We also observed differences in ST levels associated with gender. Males showed significantly higher ST values compared with females, although neither sex differed significantly with respect to their mean ages. We cannot explain this observation, which contrasts with previous observations of higher ST levels in females from a population of healthy adults (n = 106 and 109, respectively) (14, 44).
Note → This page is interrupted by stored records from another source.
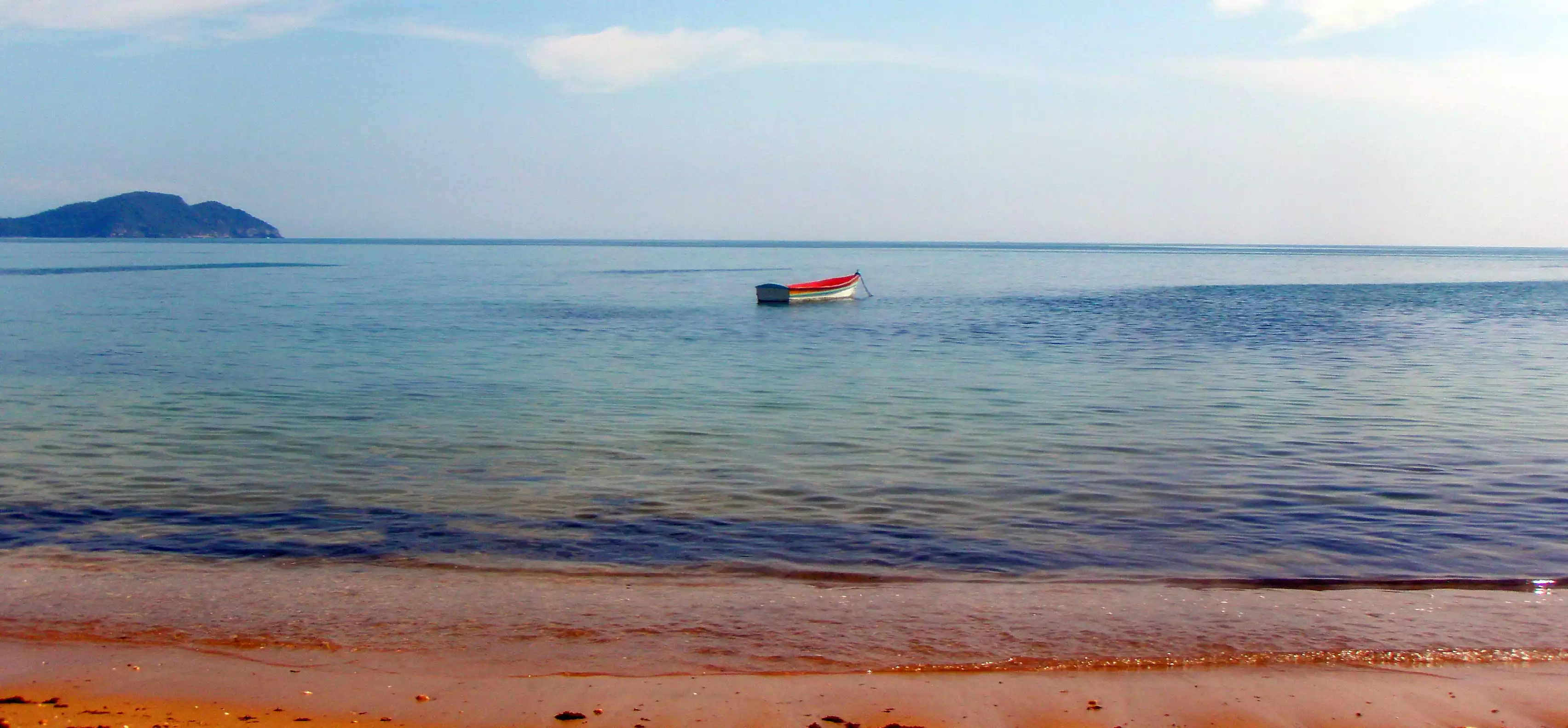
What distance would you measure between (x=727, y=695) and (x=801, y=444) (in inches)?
311

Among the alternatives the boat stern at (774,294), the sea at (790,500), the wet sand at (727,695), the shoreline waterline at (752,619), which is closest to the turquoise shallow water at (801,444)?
the sea at (790,500)

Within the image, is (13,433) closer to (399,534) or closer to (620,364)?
(399,534)

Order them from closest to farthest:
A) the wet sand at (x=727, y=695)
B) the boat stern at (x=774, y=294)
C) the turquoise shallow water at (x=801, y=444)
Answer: the wet sand at (x=727, y=695), the turquoise shallow water at (x=801, y=444), the boat stern at (x=774, y=294)

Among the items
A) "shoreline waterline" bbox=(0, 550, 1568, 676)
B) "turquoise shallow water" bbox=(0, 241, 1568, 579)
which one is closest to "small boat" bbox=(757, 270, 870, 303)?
"turquoise shallow water" bbox=(0, 241, 1568, 579)

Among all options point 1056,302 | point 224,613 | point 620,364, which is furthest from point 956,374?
point 1056,302

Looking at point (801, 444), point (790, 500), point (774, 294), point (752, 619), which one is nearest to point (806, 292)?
point (774, 294)

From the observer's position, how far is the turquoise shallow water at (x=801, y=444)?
29.9 feet

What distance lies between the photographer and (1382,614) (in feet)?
23.6

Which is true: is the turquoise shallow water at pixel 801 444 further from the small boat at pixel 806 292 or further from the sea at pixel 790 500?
the small boat at pixel 806 292

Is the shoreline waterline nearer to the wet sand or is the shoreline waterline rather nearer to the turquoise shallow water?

This finding requires further study.
In summary, mild increases in the ST levels that were neither related to mastocytosis nor heterophilic interference were more common in older patients. Furthermore, older patients showed significantly higher ST levels in a German general dermatology population. These findings should be substantiated in a controlled prospective study in the general population.
The authors declare no conflicts of interest.